O ministro da Agricultura, José Manuel Fernandes, garante que Portugal não terá cortes no próximo orçamento comunitário para a agricultura, mantendo ou até aumentando o financiamento para 2028-2034. O montante atual ronda os 9,9 mil milhões de euros, com hipótese de subir para 12,31 mil milhões na revisão intercalar do QFP.
Segundo Fernandes, mesmo que o envelope global da UE seja menor do que o QFP em execução, não haverá diminuição do apoio à PAC. Em cálculos apresentados aos jornalistas, o ministro diz ter 9,9 mil milhões assegurados no conjunto de programas.
A avaliação do ministro decorre na sequência de informações do Parlamento Europeu sobre cortes potenciais no envelope nacional. Fernandes sustenta que o valor mobilizado para rendimento e desenvolvimento rural soma 9,9 mil milhões de euros, sem cortes evidentes na PAC.
Perspetivas para a PAC
De imediato, o restante das verbas da PAC é considerado estável por Fernandes, com espaço para o crescimento caso haja a disponibilização adicional proposta pela presidente da Comissão Europeia, Ursula von der Leyen. A posição atual mantém a proteção financeira.

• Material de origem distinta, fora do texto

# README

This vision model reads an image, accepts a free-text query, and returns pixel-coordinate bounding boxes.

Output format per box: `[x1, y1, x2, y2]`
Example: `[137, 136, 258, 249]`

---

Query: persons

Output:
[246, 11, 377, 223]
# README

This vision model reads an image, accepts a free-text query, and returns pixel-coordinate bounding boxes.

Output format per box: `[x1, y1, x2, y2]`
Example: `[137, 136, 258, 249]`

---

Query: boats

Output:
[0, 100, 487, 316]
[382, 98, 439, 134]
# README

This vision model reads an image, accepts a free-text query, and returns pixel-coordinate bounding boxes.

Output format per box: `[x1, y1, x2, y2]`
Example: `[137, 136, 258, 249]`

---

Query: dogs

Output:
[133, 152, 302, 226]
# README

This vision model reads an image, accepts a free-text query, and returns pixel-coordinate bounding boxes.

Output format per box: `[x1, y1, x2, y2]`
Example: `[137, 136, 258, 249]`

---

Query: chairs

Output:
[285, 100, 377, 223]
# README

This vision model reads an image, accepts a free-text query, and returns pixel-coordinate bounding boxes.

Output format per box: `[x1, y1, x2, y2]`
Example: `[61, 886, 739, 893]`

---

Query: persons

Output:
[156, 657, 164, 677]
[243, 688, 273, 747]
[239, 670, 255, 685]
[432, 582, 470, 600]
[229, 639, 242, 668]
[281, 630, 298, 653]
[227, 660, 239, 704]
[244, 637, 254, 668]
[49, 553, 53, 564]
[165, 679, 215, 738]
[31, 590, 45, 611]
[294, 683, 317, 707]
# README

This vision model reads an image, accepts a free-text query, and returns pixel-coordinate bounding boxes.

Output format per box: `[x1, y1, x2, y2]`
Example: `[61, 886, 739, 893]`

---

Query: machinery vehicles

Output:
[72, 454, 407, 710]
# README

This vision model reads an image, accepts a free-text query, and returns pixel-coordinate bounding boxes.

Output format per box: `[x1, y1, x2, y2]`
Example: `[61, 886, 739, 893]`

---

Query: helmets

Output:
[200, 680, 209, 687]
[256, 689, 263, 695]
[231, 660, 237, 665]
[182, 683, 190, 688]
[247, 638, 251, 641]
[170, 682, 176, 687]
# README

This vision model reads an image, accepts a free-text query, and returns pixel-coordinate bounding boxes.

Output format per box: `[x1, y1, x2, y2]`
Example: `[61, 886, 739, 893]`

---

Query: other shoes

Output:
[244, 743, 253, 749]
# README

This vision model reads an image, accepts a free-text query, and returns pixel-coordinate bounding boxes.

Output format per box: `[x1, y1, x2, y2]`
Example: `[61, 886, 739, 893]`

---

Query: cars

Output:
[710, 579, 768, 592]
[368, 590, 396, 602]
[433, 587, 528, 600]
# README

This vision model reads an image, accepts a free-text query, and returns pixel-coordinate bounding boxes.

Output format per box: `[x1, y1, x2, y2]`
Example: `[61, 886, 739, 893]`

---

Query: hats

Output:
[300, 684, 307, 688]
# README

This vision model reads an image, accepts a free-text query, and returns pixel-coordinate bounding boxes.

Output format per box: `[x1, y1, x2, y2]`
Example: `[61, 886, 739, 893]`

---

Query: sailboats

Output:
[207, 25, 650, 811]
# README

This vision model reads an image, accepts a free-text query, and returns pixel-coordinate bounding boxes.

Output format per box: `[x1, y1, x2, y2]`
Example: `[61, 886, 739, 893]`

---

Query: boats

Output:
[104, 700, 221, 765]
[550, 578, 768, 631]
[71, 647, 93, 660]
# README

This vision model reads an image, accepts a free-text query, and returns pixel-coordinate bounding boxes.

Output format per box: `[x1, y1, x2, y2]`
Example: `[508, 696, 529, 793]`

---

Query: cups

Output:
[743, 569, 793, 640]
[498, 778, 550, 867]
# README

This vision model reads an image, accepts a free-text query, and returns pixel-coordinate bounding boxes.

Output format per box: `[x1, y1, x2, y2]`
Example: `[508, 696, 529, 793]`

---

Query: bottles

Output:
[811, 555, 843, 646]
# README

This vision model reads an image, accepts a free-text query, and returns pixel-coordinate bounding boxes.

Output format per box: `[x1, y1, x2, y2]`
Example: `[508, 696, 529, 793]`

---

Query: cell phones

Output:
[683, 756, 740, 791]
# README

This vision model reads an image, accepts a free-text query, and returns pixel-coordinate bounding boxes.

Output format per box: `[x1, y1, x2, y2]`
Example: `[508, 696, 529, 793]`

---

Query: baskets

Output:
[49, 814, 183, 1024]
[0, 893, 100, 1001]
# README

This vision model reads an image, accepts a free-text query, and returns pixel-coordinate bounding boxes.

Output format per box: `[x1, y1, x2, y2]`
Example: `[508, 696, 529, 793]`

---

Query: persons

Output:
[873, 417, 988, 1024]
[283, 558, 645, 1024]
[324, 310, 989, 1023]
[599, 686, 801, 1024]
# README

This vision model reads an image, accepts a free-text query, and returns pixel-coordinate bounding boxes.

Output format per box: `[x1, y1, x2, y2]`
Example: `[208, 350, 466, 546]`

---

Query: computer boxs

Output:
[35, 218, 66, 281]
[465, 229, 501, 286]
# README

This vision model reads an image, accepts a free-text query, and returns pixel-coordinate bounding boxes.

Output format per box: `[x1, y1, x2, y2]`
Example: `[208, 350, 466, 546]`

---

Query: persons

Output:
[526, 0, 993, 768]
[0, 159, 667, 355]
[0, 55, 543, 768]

Entretanto, o cenário é diferente para a Coesão. Um relatório interno do Parlamento Europeu aponta para um máximo de 19,3 mil milhões de euros, inferior aos 22,7 mil milhões do atual QFP, o que sugere cortes na política de coesão.
Desdobramentos no financiamento da Coesão
O ministro evita comentar diretamente os cortes nos fundos estruturais, destacando que a Coesão pode beneficiar de outros recursos. Lembra ainda que o Fundo Europeu de Competitividade foi reforçado para 406 mil milhões de euros, enquadrando os negócios de desenvolvimento rural na visão de coesão territorial.
Mesmo com a possível redução na Coesão, Fernandes afirma que o investimento conjunto não resultará em caixas distintas. A leitura é de que o desenho financeiro procurará manter a sinergia entre as políticas, sem reduzir a capacidade de apoio ao setor agrícola.